- Webinar recorded on Thu 18th June, 2015
- 1 hours 10 mins
- No Comments
Paul Aldridge will discuss Summer Emergencies: heat stroke and seasonal toxicities. Emergencies, by their nature, are unpredictable; we never know what is going to walk through the door next! But certain emergency presentations tend to be seen with an increased frequency at certain times of the year; this webinar will look at a few emergency cases that we are more likely to see during the summer months. By looking at the pathophysiology of these cases, and explaining why some commonly held ideas about their management are actually harmful, we can hopefully maximise the outcome for these unfortunate patients.
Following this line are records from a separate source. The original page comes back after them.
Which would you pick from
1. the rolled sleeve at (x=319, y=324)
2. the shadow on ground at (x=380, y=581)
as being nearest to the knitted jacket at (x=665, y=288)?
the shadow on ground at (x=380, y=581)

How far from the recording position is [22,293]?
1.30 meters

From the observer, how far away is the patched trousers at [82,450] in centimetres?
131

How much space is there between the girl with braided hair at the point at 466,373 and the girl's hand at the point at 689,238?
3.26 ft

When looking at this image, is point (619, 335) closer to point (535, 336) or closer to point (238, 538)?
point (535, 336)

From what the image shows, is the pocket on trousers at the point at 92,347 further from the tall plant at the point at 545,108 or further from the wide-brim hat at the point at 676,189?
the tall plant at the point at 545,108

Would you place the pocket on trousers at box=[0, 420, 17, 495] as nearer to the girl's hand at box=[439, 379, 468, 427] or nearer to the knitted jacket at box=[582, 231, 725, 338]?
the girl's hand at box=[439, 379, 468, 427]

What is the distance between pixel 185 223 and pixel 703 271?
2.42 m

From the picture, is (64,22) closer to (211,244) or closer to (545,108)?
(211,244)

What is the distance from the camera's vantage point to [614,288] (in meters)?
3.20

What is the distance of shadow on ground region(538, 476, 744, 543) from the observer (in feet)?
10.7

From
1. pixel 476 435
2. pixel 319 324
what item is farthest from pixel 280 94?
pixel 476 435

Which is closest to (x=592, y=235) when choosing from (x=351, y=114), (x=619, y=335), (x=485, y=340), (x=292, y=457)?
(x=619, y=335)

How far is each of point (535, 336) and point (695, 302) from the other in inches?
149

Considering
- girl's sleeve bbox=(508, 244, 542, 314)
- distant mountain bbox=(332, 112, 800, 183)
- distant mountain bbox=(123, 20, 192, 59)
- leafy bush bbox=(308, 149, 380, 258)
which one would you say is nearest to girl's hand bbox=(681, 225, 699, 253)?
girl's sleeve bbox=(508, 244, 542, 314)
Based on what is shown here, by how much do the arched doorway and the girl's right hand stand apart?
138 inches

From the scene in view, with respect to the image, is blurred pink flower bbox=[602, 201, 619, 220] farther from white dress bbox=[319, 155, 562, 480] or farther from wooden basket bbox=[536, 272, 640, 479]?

Hyperthermia leading to heat stroke is commonly encountered if we have warmer weather. A raised body temperature is a normal response in processes such as infection, where a raised thermoregulatory set point exists. In non-pyrogenic hyperthermia, the patient gains heat quicker than they can dissipate heat, due to environmental or conformational factors. Common presentations are dogs left in hot cars, and brachycephalic breeds exercised during the heat of the day. The excessive body temperature has effects of the brain, kidneys, liver, GIT and clotting systems; patients can present with clinical signs associated with any of these organs. While active cooling is certainly part of the treatment plan, we will discuss why old fashioned ideas such as wrapping in wet towels, or immersing in cold water are actually deleterious to the patient. Controlled cooling, avoiding hypothermia, and supporting all affected body systems are essential to a successful outcome. With warmer weather dogs are often spending more time outside, and in the garden. Tremorgenic mycotoxin toxicity is an increasingly frequent cause of emergency presentation. Sources include food waste, dustbins, and compost heaps. If the clinician is not familiar with the presenting signs, diagnosis is sometimes confusing. Typical presentation and treatment will be discussed. Another source of toxicity outdoors at this time of year is metaldehyde found in slug pellets. The most common clinical signs are tremors, seizures and hyperthermia; a similar clinical picture to tremorgenic mycotoxins. Stabilisation and treatment will be discussed.